_TASK STATEMENT_
Check each line of the listing for the string "site". Copy those where it appears.

_SUPPLIED MATERIAL_
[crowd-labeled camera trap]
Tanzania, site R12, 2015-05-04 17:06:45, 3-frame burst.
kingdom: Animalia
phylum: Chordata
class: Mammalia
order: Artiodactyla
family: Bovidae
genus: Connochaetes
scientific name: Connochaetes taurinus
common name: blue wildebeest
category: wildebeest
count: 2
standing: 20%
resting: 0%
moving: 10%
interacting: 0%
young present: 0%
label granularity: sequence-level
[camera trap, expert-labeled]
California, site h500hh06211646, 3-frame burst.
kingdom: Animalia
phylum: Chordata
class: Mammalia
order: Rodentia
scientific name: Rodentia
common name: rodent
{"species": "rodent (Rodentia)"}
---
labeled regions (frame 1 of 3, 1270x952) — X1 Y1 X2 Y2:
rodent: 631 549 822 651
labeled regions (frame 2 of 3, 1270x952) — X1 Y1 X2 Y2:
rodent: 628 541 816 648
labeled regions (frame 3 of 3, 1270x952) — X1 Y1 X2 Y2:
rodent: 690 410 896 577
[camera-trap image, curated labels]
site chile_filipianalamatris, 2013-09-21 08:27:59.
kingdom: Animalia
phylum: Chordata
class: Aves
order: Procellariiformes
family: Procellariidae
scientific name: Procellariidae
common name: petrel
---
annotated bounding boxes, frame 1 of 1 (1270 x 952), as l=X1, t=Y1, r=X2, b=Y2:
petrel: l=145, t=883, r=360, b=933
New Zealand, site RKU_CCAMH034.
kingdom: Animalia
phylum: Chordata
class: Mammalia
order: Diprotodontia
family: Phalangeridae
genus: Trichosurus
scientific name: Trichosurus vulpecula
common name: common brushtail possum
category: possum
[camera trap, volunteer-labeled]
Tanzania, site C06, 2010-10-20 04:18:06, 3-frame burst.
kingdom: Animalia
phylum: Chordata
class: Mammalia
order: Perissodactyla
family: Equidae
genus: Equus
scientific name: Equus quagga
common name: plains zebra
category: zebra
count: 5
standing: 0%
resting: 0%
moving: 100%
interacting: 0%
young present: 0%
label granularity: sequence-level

_RESULT OF THIS TASK_
Tanzania, site R12, 2015-05-04 17:06:45, 3-frame burst.
California, site h500hh06211646, 3-frame burst.
site chile_filipianalamatris, 2013-09-21 08:27:59.
New Zealand, site RKU_CCAMH034.
Tanzania, site C06, 2010-10-20 04:18:06, 3-frame burst.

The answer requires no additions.